### Task statement
What follows is data; output all of it exactly as given.

### Provided records
Start of Block

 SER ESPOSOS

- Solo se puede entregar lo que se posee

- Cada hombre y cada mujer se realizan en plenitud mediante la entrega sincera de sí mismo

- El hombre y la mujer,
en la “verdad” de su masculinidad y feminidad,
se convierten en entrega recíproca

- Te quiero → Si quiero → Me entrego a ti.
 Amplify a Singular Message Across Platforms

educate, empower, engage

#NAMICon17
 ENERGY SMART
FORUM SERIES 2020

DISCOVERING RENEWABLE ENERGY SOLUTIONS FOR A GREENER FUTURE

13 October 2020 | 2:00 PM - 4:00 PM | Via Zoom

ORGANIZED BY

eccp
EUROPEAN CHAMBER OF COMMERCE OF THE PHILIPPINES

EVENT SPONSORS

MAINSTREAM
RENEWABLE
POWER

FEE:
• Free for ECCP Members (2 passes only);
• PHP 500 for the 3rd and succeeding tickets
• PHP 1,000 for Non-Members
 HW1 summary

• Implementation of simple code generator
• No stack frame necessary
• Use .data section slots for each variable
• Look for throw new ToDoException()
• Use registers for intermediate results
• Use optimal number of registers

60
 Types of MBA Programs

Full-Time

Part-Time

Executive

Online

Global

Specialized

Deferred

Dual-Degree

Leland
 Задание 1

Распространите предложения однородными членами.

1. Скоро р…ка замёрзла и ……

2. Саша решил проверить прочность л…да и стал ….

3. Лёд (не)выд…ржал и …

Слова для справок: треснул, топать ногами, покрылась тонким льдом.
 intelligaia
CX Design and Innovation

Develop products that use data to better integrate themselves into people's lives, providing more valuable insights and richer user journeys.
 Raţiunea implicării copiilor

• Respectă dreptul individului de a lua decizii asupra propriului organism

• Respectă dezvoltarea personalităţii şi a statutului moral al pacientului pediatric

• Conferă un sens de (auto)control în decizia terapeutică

End of Block

### Written reply
 SER ESPOSOS

- Solo se puede entregar lo que se posee

- Cada hombre y cada mujer se realizan en plenitud mediante la entrega sincera de sí mismo

- El hombre y la mujer,
en la “verdad” de su masculinidad y feminidad,
se convierten en entrega recíproca

- Te quiero → Si quiero → Me entrego a ti.
 Amplify a Singular Message Across Platforms

educate, empower, engage

#NAMICon17
 ENERGY SMART
FORUM SERIES 2020

DISCOVERING RENEWABLE ENERGY SOLUTIONS FOR A GREENER FUTURE

13 October 2020 | 2:00 PM - 4:00 PM | Via Zoom

ORGANIZED BY

eccp
EUROPEAN CHAMBER OF COMMERCE OF THE PHILIPPINES

EVENT SPONSORS

MAINSTREAM
RENEWABLE
POWER

FEE:
• Free for ECCP Members (2 passes only);
• PHP 500 for the 3rd and succeeding tickets
• PHP 1,000 for Non-Members
 HW1 summary

• Implementation of simple code generator
• No stack frame necessary
• Use .data section slots for each variable
• Look for throw new ToDoException()
• Use registers for intermediate results
• Use optimal number of registers

60
 Types of MBA Programs

Full-Time

Part-Time

Executive

Online

Global

Specialized

Deferred

Dual-Degree

Leland
 Задание 1

Распространите предложения однородными членами.

1. Скоро р…ка замёрзла и ……

2. Саша решил проверить прочность л…да и стал ….

3. Лёд (не)выд…ржал и …

Слова для справок: треснул, топать ногами, покрылась тонким льдом.
 intelligaia
CX Design and Innovation

Develop products that use data to better integrate themselves into people's lives, providing more valuable insights and richer user journeys.
 Raţiunea implicării copiilor

• Respectă dreptul individului de a lua decizii asupra propriului organism

• Respectă dezvoltarea personalităţii şi a statutului moral al pacientului pediatric

• Conferă un sens de (auto)control în decizia terapeutică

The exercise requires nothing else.